A block of data
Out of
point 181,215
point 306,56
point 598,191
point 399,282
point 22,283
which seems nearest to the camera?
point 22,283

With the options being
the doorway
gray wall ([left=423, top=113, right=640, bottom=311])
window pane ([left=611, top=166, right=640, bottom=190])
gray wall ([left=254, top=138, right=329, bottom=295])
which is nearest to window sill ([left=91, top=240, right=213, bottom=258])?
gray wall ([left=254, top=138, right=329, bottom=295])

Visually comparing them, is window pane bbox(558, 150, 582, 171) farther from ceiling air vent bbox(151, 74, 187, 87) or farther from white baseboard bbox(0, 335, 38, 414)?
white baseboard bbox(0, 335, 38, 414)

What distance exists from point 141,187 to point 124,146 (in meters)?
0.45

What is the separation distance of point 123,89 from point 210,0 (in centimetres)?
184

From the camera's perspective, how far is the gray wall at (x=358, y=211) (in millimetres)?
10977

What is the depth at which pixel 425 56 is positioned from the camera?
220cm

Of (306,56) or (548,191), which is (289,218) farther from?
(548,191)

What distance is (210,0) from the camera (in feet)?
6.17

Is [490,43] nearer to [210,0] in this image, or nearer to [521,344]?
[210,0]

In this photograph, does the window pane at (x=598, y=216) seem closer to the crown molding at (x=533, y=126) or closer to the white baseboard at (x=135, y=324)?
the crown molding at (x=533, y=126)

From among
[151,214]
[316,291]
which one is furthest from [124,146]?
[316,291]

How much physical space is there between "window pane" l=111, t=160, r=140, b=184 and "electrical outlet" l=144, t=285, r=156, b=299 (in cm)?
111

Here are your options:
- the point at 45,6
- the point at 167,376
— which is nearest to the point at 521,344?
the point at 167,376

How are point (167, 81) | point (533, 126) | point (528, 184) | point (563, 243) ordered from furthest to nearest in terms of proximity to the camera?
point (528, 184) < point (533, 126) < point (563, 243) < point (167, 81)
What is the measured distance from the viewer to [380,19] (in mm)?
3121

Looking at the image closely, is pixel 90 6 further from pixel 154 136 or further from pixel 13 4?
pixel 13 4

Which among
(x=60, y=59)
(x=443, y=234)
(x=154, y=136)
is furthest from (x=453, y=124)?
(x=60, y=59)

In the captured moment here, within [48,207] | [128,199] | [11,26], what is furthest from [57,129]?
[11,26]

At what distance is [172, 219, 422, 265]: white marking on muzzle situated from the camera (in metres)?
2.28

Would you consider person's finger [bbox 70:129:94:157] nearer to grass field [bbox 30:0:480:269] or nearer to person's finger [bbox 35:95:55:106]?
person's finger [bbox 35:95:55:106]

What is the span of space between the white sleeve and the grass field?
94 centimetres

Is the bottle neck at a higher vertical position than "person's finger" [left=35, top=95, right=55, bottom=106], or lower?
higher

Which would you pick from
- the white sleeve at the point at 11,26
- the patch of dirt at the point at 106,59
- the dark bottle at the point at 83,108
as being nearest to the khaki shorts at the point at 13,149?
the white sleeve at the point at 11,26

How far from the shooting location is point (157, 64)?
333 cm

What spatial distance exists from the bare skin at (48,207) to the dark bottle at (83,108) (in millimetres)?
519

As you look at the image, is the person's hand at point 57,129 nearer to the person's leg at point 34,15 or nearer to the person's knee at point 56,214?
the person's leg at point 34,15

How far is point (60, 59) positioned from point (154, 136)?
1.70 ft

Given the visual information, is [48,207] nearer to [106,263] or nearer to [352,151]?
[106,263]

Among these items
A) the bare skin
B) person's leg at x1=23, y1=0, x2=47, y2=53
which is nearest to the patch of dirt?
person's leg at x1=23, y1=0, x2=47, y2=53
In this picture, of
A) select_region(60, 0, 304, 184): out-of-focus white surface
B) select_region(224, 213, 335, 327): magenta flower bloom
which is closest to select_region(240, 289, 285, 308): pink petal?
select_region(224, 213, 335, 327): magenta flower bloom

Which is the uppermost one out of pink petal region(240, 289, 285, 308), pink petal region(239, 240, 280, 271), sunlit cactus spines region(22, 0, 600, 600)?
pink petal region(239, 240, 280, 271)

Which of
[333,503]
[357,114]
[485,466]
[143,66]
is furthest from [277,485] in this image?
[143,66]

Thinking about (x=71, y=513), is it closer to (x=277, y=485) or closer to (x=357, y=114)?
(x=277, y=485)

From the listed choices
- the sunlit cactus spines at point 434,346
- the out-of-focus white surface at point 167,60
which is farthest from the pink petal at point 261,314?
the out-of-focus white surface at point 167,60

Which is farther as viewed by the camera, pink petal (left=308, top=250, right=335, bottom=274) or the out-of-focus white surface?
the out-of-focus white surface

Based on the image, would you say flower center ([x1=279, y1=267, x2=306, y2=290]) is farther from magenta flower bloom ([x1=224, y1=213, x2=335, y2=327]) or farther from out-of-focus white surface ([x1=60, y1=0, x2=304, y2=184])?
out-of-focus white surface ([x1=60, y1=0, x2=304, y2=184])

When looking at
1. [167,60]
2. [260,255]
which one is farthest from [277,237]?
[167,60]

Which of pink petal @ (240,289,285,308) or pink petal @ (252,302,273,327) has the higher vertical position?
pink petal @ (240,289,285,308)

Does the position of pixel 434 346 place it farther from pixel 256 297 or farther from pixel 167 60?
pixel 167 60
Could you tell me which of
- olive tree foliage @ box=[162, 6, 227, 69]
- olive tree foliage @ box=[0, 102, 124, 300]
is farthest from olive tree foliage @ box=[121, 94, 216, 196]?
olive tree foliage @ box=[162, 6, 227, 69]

• **WHAT YOU HAVE TO DO**
Retype the lines of the listing above, from the line containing "Here are your" through the line containing "point (528, 184) <", both included.

• **ANSWER TO THIS EXERCISE**
Here are your options:
- the point at 45,6
- the point at 167,376
— which is nearest to the point at 521,344?
the point at 167,376

How are point (167, 81) | point (533, 126) | point (528, 184) | point (563, 243) ordered from furthest to nearest in terms of proximity to the camera?
point (528, 184) < point (533, 126) < point (563, 243) < point (167, 81)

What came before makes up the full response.